那能一樣嗎?!那人是會長呀!是玄門無數人心目中高不可攀的存在!!
人家一心把你招進玄盟會,你他媽竟然想睡他?!
你咋這麼不要臉?!
「你……你就是瘌□□想吃天鵝肉!」男子憤怒地指責。
「這說明我是只有理想的癩□□……」
「錘子!你無恥!」
許無求笑著露出大白牙:「牙齒不是在這兒嗎?」
男子:「……」
這是造了什麼孽呀!
許無求拍了拍男子的肩膀,眼睛一彎:「大哥,咱以後都是同事,說話別這麼沖……」
「呵呵……」
「別這樣嘛,做個朋友不好嗎?對了!大哥,你叫啥名?」
男子一臉屈辱:「朋友……我沒你這樣的朋友,我今天就是死,也不會告訴你我叫何熙!」
許無求:「……」
真香!
許無求把何熙拉到椅子邊,摁住讓他坐下:「何總,您要知道,我今天把這事告訴您也是看中您的人品……」
「呵呵……」
「往後我們就是一個戰壕里的人了!」
「呵呵呵……」
「以後可要勞您多多關照。
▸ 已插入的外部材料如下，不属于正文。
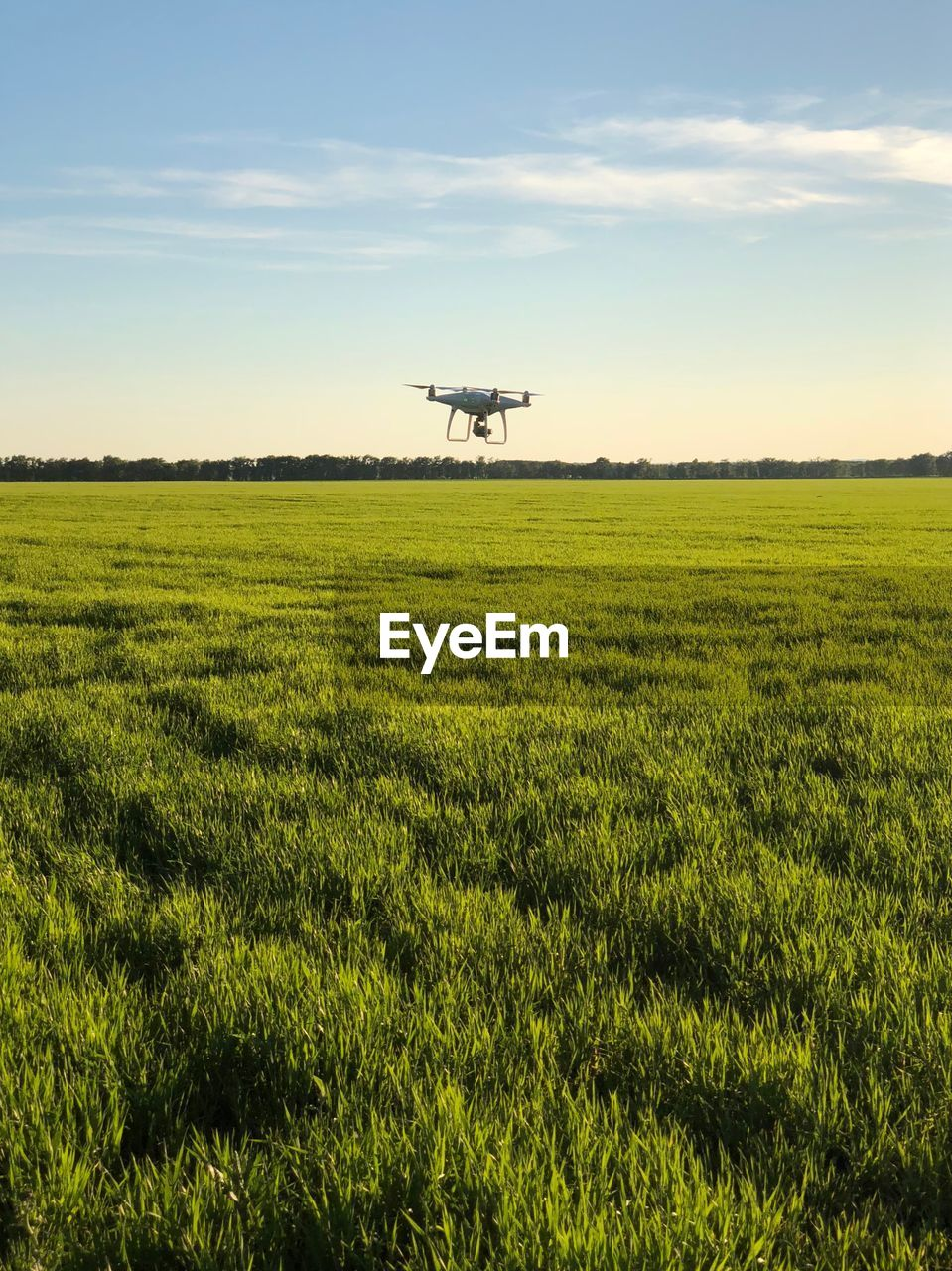 sky, field, plant, land, landscape, air vehicle, environment, green color, mode of transportation, growth, nature, airplane, agriculture, transportation, scenics - nature, rural scene, beauty in nature, flying, tranquil scene, farm, no people, outdoors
」
「呵呵呵呵……」
許無求忍不住一巴掌糊到何熙頭上:「你呵錘子呵呢?!大男人能不能好好說話?」
何熙一臉委屈:「我怎麼了我?老子長這麼都沒被人這麼欺負過,我抱怨一下不行嗎?」
「行!你太行了!」
……
眼看到了傍晚,許無求也沒繼續跟何熙墨跡下去,他問何熙要了一份玄盟會的新人手冊,臨走之前又給何熙下了禁咒,這才大大咧咧地離開。
禁咒只有他能看出來,其作用是防止何熙把剛才的事告訴其他人,能解除的也只有他。
夕陽餘暉灑在古風的走廊上,許無求邁著腳從上面走過。
如今雖然已經是高科技時代,但像應玄淮這類人還是習慣在住的地方保留一些曾經的建築。
上輩子在這兒上房揭瓦不知道幹過多少壞事,許無求早就把整個玄盟會摸得一清二楚。
玄盟會主要的樓有兩棟,分為南北兩樓,南樓是其他人的住宿大樓,而北樓是應玄淮住宿的地方包括辦公的地方。